- _TEXTO PROPORCIONADO_:
La ama de llaves y el mayordomo se dijeron todo y nada en Darlington Hall durante muchos años. Mientras servían a Lord Darlington las épocas se sucedieron, los invitados vinieron y se fueron y las tiranías de clase, poder e ideología fueron glorificadas en aquelarres entregados a la celebración de la ficción de cualquiera que fuera el presente. Qué decir de la representación del discurso político perpetrado por inmovilistas, fascistas, clasistas o roedores de fortunas. Nada. Bien lo saben el cineasta James Ivory y la guionista Ruth Prawer Jhabvala al negarse a intelectualizar la representación de esa ocupación histórica en el marco inmovilista de una mansión británica. No hablan del proceso de adaptación de la novela de Kazuo Ishiguro, tampoco de los resortes de clase, ni de la deconstrucción del melodrama decimonónico, tampoco de la poética del deseo e imaginación del amor romántico-cortés. La intención de ambos es una que Anthony Hopkins conoce muy bien e inocula a su Stevens. No es otra que la de emanciparle del espacio histórico, del telón de fondo de la representación de su tiempo; en definitiva, de abstraer y desdibujar el aura de un mayordomo que mide sus pasos a partir de la regla marcada por la sombra de su amo. Una política del sentimiento que nunca se revela: depositar la mirada de la cámara en el cruce entre el gesto que no se dará y la palabra que no se dijo. Por eso es tan importante mantener las costuras del relato, ya que la violencia de la ficción de Ivory y Jhabvala está en su forma de tensar el duro tejido del género —el drama romántico— hasta que se rasguen ciertas categorías estéticas del relato —lo sublime, lo deseado, lo moral— y coadyuvar a una poética contra el histórico determinismo de clase.
II.
Agarrar un libro contra el pecho mientras ella intenta arrebatártelo. Pura violencia sentimental en la que los cuerpos se retuercen y él defiende su experiencia de clase con la fiereza de quien está aterrado de que lo que queda del día esté lleno de pensamientos que no tienen un mañana. No saber qué decir: palabras ahogadas en saliva, muescas en el rostro, medias sonrisas, bombas sensoriales que devastan la piel de gallina. No saber qué hacer: una intromisión en la intimidad, la puerta de la prisión abierta, una danza de saludos inocentes, una erótica en tirantes que embetuna todas las noches del mundo. No saber cómo decirlo: un discurso con mala puntuación, una dicción que le traicione, un llanto desconsolado que debe esperar a la cama, un padre muerto al que nunca dijiste te quiero, una caricia inventada que te haga exhalar. Todo eso, algo más, mucho más, condensado en una intromisión de la intimidad. Representar el determinismo sentimental, el ambientalismo de clase y el innatismo emocional. Peter Greenaway lo habría hecho exacerbando la artificialidad de la representación y la ficción del encuadre. Derek Jarman lo habría descompuesto hasta que los engranajes de la ficción saltaran por los aires. Flaubert lo habría educado sentimentalmente a través de sublimes experiencias de romanticismo que mutila el habla.

- _REQUISITOS DEL PROBLEMA_: Según el texto sobre el mayordomo de Darlington Hall, ¿qué cineasta lo habría hecho «exacerbando la artificialidad de la representación y la ficción del encuadre»?

- _Registros del conjunto de datos_:

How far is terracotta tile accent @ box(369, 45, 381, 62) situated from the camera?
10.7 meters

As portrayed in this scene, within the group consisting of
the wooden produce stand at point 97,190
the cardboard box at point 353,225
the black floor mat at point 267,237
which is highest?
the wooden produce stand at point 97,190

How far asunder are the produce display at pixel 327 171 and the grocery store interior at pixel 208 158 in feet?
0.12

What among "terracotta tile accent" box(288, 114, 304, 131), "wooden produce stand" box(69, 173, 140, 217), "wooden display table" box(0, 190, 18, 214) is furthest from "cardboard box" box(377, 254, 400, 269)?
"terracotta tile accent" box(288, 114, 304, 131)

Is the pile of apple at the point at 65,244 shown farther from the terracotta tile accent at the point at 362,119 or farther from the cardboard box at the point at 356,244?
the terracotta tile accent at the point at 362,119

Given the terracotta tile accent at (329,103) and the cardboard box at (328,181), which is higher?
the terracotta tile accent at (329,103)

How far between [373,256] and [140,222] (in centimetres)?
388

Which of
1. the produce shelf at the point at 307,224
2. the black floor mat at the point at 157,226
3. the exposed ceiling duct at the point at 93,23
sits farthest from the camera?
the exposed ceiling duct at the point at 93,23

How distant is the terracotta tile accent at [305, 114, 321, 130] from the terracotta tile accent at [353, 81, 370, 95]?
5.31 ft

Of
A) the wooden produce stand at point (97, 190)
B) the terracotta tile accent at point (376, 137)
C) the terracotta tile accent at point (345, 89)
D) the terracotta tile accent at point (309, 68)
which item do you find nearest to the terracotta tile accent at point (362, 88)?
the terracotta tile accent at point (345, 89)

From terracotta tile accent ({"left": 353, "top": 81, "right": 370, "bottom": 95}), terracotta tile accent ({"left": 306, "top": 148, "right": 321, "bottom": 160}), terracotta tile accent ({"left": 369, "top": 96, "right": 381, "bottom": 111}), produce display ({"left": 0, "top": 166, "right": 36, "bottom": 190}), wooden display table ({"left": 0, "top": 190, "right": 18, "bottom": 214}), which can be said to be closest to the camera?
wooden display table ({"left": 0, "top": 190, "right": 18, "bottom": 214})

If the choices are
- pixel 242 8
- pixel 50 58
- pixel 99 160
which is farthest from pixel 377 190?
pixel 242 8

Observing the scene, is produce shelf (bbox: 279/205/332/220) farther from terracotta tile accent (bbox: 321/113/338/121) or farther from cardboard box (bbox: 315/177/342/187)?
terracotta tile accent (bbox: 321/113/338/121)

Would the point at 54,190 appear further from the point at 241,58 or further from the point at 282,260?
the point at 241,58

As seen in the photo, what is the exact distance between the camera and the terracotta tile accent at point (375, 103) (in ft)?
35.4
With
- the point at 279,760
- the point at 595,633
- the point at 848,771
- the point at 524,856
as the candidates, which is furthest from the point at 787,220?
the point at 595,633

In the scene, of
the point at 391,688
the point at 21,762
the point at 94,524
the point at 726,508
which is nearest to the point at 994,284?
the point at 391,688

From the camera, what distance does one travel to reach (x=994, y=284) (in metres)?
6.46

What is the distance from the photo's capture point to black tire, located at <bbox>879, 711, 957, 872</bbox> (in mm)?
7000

- _RESPUESTA AL PROBLEMA_: Peter Greenaway.